When Data Center Disaster Strikes
How to align business continuity with IT to reduce threats
Note: This article originally appeared in Mission Critical Magazine. Read the article online or download the PDF.
I’m knocking on some serious wood here hoping that you never experience a real disaster event at work. But if you do, I trust that your business continuity team will get you to safety, quickly.
Once you’re safe and sound, you will be able to log right in and get back to work and everything will be all good, right? Not so fast.
Well, your IT department has nightmares that employees do just that. You set up shop in lots of temporary places like a café or library with open WIFI networks and try to get back to work. Unbeknownst to many of us, open networks just aren’t sanitary places; they can be cesspools for identity theft that can lead to breaches. So confirming that an incident is properly handled requires much more than just evacuating people.
Steps to Ensure Business Resilience
Before you can check that last box, you need to verify that every step in your process is complete. Every company’s processes are different, but here are a few things to consider:
Handing off between IT and business continuity management (BCM)
Once you have ensured the safety of employees, IT must ensure the digital safety of the business. Here are some suggestions to determine when such a handoff takes place:
- Set triggers: Our customers who have best mastered the BCM-IT handoff set triggers.

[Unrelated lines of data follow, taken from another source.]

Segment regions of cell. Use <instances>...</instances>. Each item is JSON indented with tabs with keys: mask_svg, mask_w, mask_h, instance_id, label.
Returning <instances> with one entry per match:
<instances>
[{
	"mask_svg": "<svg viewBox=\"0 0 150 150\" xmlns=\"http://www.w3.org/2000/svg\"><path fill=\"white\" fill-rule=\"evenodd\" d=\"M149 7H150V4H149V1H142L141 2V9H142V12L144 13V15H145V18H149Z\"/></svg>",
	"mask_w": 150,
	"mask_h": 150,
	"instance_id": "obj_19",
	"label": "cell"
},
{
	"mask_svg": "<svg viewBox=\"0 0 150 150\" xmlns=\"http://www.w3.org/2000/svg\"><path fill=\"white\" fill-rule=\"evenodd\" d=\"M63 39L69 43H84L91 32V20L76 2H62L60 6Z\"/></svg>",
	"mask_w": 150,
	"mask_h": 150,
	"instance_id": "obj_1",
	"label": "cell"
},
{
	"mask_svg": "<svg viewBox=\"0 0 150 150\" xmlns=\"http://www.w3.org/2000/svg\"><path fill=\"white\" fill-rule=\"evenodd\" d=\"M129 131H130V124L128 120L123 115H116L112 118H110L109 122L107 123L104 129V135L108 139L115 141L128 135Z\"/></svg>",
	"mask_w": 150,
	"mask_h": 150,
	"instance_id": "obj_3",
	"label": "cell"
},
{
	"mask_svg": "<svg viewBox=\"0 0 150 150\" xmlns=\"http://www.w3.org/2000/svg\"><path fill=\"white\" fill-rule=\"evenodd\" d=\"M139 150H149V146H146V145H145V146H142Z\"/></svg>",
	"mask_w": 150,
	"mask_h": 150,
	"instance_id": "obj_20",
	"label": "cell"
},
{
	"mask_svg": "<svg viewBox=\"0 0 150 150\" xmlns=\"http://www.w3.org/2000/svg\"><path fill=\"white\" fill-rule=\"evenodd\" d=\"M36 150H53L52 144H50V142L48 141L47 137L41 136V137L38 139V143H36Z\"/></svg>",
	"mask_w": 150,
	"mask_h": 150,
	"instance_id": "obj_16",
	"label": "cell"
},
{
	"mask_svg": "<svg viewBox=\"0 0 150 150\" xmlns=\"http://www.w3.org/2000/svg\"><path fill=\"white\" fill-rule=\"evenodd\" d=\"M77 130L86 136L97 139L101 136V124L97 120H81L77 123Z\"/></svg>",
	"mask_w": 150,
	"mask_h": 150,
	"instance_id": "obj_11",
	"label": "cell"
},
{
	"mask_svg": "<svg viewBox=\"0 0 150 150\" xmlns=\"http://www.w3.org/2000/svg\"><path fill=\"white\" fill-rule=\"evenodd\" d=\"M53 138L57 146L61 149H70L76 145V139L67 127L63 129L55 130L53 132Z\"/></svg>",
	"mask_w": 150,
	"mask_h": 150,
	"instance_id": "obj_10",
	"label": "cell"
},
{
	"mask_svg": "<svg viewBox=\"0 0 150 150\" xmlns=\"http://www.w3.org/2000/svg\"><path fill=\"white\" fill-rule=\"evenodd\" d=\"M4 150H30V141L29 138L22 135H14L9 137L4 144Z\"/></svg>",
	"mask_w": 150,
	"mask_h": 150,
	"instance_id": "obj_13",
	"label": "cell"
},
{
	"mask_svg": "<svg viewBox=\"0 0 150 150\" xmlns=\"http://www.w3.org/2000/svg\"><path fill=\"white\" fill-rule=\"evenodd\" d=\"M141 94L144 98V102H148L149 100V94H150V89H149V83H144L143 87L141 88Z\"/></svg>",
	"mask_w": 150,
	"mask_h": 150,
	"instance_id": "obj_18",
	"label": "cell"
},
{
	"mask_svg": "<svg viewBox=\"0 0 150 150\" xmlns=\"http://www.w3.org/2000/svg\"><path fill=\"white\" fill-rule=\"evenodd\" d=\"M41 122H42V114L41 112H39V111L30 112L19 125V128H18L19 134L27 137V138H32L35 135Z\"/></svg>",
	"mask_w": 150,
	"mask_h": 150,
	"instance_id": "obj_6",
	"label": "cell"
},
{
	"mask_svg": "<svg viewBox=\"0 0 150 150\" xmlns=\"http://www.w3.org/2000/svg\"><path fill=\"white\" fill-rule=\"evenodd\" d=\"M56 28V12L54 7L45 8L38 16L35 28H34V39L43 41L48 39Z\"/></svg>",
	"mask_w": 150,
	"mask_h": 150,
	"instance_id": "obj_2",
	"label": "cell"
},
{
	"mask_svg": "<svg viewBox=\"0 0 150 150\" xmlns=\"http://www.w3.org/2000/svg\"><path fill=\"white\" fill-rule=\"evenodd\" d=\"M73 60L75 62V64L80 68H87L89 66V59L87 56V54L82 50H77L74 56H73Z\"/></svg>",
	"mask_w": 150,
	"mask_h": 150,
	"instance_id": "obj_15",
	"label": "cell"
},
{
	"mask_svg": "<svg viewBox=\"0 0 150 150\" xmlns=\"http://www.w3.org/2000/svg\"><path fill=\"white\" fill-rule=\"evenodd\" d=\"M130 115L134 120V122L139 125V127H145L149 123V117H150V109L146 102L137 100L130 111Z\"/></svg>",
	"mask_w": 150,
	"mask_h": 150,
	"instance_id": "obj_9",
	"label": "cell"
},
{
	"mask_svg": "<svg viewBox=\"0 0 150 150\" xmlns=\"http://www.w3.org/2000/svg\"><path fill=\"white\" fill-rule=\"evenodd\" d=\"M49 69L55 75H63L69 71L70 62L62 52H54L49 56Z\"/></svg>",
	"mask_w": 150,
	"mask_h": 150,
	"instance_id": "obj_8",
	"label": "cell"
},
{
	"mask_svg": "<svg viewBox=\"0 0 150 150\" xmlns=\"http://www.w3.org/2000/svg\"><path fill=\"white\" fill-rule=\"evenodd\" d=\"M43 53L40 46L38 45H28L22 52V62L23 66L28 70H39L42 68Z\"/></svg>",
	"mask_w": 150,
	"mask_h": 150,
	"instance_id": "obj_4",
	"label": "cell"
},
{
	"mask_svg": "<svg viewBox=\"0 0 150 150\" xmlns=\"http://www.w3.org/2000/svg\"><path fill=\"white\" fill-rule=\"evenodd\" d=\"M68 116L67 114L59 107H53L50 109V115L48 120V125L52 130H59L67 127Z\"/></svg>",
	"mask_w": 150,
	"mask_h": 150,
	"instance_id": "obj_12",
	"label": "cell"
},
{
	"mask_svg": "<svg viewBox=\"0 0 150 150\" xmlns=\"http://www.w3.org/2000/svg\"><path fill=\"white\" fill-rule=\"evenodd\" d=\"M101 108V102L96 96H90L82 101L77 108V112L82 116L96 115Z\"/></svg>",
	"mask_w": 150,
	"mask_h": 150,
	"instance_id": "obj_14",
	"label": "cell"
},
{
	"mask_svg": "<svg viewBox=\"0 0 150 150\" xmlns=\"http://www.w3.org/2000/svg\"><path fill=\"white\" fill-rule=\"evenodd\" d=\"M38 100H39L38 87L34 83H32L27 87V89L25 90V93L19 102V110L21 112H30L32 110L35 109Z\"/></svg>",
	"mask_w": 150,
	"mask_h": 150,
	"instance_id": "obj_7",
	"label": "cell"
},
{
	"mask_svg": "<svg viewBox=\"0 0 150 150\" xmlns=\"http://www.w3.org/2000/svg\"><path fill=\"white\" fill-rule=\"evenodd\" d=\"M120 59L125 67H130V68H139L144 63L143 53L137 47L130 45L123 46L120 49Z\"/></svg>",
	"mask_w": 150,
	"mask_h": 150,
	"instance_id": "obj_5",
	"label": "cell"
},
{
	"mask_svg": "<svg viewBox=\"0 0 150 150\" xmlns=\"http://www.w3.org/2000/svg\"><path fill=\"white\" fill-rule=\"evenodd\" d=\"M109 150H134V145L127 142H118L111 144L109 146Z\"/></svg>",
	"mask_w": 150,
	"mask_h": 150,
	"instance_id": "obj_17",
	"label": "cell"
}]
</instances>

BCM experts have suggested to me that companies establish a “trigger matrix.” This removes any doubts or turf wars and makes the handoff a natural part of the process.
- Set thresholds: Based on your company, the business process and the sensitivity of information involved, determine how long the business can afford to operate at a partial loss or complete loss of data or system access. This will help determine when IT has to be involved.
Recovery and business continuity verification
IT has an important job to do in planning or executing any serious business continuity situation, as I mentioned at the top of this post. Making a secure location out of an insecure one is no simple feat, especially if it is a public area.
Depending on the situation, IT can take advantage and use SAML, private network connections, or use other tactics to keep business systems as safe as possible.
Comprehensive security posture
Part of the challenge with keeping intruders out and your data in is the disparate nature of our workforces. Global offices, remote workers, partners, customers, in-house systems, and third-party systems all add risk to every transaction.
Experts I talk to recommend going beyond your own security and looking at the digital supply chain that carries your data and business information around the world — including telephony, data services, monitoring applications, big data collection and reporting, operational technologies, and so on.
CIO Leadership
In recent years the CIO has evolved from an executive project manager to the custodian of the business.
In most companies, business continuity professionals are separate from IT. But progressive companies are leading by integrating the BCM teams with the CIO’s organization. Why? Because in today’s world, a digital disaster is much more likely than a physical one. IT is also adept at dealing with automation and communication technology and protocols. So the blend of talent and experience will put the best team on business resilience events to accelerate communication with automation and to target messages to the right people and roles.
Can You Survive Business Continuity?
Cutting-edge business continuity departments are using their own trigger matrices to hand off to IT departments or vet the digital safety of other locations after an evacuation. If you’re not verifying that your employees are accessing your systems safely, you’re putting your company at risk. Put proper processes in place and take care of your own.